■ Task input

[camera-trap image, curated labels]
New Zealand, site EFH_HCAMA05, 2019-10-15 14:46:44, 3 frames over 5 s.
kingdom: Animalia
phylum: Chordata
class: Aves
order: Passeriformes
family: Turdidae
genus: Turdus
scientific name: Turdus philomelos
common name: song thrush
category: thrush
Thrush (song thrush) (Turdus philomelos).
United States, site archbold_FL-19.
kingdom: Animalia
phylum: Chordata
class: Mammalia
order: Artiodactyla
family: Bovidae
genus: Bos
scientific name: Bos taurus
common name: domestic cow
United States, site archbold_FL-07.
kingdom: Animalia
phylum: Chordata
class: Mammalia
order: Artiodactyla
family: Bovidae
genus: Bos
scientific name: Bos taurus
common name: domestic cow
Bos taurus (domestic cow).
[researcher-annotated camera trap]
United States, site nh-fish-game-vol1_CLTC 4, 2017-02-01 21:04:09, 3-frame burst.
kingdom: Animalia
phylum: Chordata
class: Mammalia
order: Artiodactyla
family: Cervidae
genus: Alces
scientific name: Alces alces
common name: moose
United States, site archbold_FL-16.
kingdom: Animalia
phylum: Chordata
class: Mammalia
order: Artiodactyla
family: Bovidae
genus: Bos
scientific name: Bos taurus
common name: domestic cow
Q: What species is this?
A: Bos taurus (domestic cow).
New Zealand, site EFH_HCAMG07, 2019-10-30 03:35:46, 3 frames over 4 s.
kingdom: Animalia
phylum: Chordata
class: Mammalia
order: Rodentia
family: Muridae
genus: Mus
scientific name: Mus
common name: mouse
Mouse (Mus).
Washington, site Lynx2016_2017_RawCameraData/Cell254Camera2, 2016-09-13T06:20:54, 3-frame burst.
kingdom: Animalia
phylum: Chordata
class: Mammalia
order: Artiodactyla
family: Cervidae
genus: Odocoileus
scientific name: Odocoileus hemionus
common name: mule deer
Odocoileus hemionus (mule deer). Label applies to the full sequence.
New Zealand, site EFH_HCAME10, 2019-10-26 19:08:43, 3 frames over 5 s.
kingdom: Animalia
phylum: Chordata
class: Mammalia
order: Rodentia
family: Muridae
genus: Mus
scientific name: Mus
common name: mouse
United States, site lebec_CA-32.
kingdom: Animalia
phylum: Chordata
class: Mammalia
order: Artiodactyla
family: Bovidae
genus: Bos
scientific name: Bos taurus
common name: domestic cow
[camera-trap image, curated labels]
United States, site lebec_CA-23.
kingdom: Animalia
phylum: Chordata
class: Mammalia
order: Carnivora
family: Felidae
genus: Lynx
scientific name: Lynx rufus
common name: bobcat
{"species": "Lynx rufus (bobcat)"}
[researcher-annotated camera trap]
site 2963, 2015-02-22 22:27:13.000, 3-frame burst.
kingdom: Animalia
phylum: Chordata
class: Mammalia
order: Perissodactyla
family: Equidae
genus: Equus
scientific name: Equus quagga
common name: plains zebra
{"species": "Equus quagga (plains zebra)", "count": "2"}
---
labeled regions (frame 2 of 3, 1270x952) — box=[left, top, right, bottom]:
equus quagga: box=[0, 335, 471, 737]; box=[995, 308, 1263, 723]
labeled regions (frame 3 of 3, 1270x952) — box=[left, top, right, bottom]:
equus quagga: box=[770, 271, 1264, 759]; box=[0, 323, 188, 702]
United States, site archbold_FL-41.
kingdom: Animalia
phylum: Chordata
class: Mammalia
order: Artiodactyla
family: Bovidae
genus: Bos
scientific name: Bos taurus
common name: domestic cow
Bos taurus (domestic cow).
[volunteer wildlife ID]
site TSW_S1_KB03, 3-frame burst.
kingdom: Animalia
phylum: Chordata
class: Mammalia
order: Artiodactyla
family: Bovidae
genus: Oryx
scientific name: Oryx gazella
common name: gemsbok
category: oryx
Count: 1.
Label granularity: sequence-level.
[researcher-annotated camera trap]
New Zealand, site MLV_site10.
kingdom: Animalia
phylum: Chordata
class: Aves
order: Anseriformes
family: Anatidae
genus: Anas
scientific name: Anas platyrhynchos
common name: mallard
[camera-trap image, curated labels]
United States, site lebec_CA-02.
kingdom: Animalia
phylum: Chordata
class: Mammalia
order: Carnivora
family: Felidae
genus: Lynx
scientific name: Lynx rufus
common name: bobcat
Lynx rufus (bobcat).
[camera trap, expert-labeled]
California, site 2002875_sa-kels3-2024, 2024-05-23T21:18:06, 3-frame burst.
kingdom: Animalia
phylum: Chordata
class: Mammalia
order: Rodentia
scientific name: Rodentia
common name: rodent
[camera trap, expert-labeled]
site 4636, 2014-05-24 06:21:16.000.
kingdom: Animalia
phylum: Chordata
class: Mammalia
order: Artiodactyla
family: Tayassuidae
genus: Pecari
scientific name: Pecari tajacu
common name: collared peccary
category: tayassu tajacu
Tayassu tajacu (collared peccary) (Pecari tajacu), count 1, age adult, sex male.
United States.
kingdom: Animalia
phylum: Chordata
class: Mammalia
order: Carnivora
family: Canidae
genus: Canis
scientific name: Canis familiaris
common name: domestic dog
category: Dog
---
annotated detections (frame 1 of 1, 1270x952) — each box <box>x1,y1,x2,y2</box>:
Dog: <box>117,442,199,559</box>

■ Work to complete
Copy every line of the listing where the word "species" appears.

■ Exercise output
Q: What species is this?
{"species": "Lynx rufus (bobcat)"}
{"species": "Equus quagga (plains zebra)", "count": "2"}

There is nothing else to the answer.